Grüne verzichten auf Kandidatur

Samuel Büechi aus Trogen verzichtet auf eine Kandidatur als Ständerat. Nach zwei Wahlkämpfen zieht sich das Aushängeschild des Grünen Appenzellerlands aus der Parteipolitik zurück. Gar das Ende der Partei steht zur Debatte.

Michael Genova
Drucken
Teilen
Im Jahr 2011 kämpfte Samuel Büechi (sitzend) mit Köbi Frei, Max Nadig und Andrea Caroni um Ausserrhodens Sitz im Nationalrat. (Bild: apz)

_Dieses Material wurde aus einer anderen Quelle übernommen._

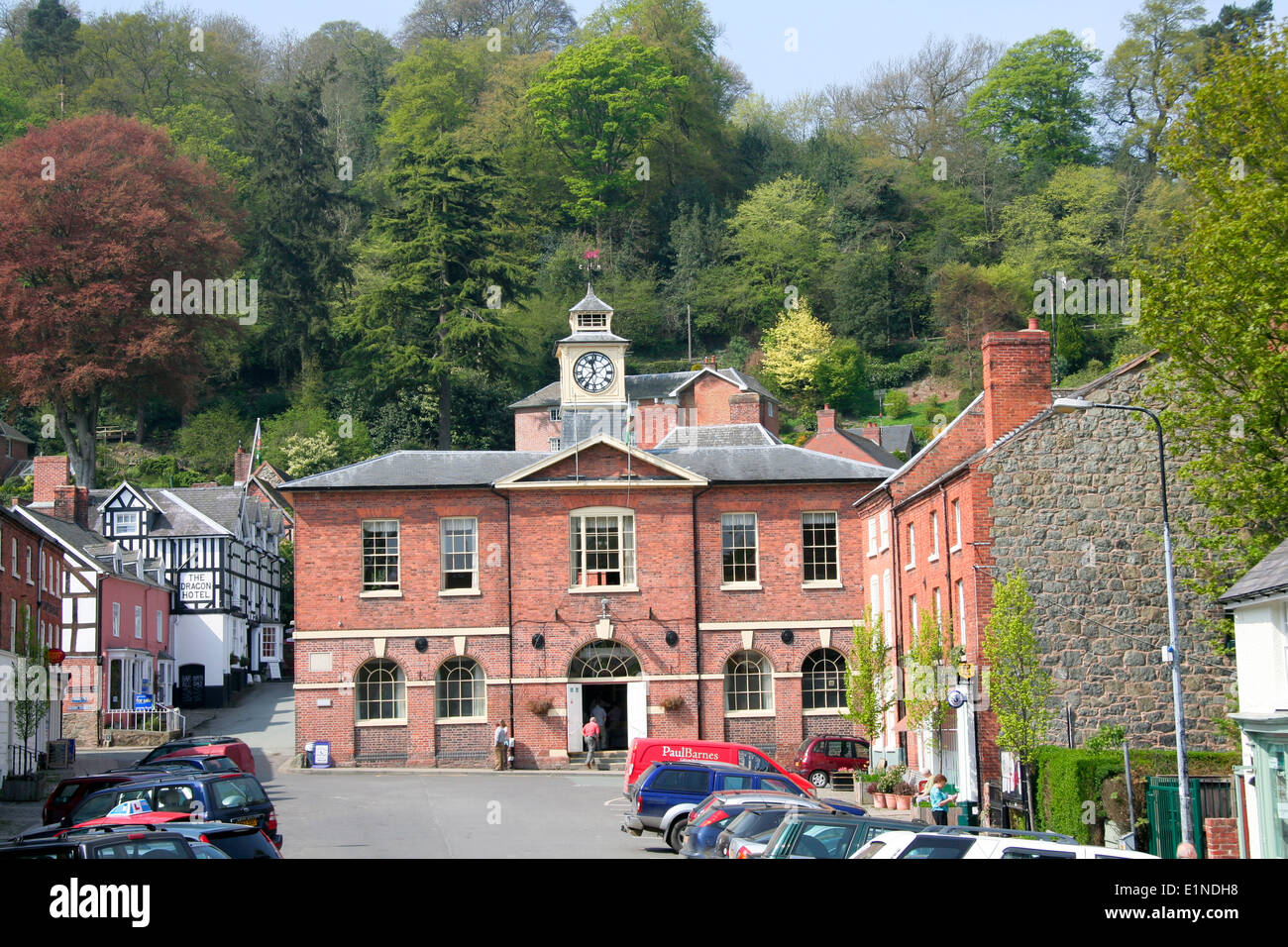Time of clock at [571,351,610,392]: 11:35
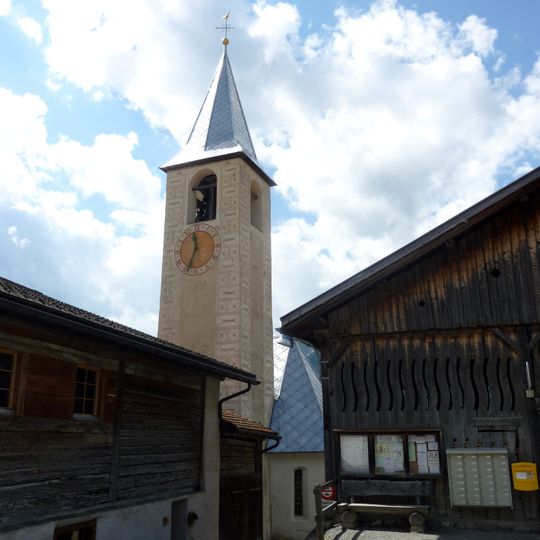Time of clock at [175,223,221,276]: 11:33
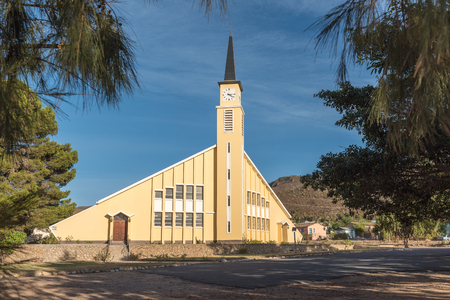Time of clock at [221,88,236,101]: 4:14
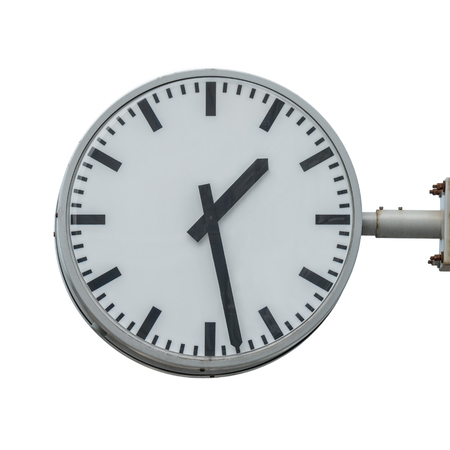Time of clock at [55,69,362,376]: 1:28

Im Jahr 2011 kämpfte Samuel Büechi (sitzend) mit Köbi Frei, Max Nadig und Andrea Caroni um Ausserrhodens Sitz im Nationalrat. (Bild: apz)

TROGEN. Vor einem Jahr eröffnete der Trogner Samuel Büechi den Wahlkampf mit der Aussage: «Die Grünen werden sicher eine Kandidatur auf die Beine stellen.» Dabei bekundete er auch persönlich Interesse am freiwerdenden Ständeratssitz. Nun ist klar: Das «Grüne Appenzellerland» verzichtet auf eine Ständeratskandidatur. «Ich ziehe mich aus der Parteipolitik zurück», teilt Büechi auf Anfrage mit.

Engagement für IG Stiller

Als Grund für seinen Verzicht nennt Samuel Büechi eine neue berufliche Herausforderung, die er kürzlich angenommen habe. Dazu komme die Erfahrung aus den Wahlkämpfen der vergangenen Jahre: «Wir sind als Partei einfach zu klein.» Büechi will sich deshalb in Zukunft stärker in der IG Stiller engagieren, wo er seit vergangenem Mai wieder aktiv mitmacht. Die Interessengemeinschaft fordert die Einhaltung der gesetzlich vorgeschrieben Ruhezeiten. Neben Glocken auf Kirchtürmen bezeichnet der Verein auch Glocken am Hals von Kühen als störende Lärmquelle. «Das wird in Zukunft meine Freiwilligenarbeit sein», sagt Büechi, der die IG gründete.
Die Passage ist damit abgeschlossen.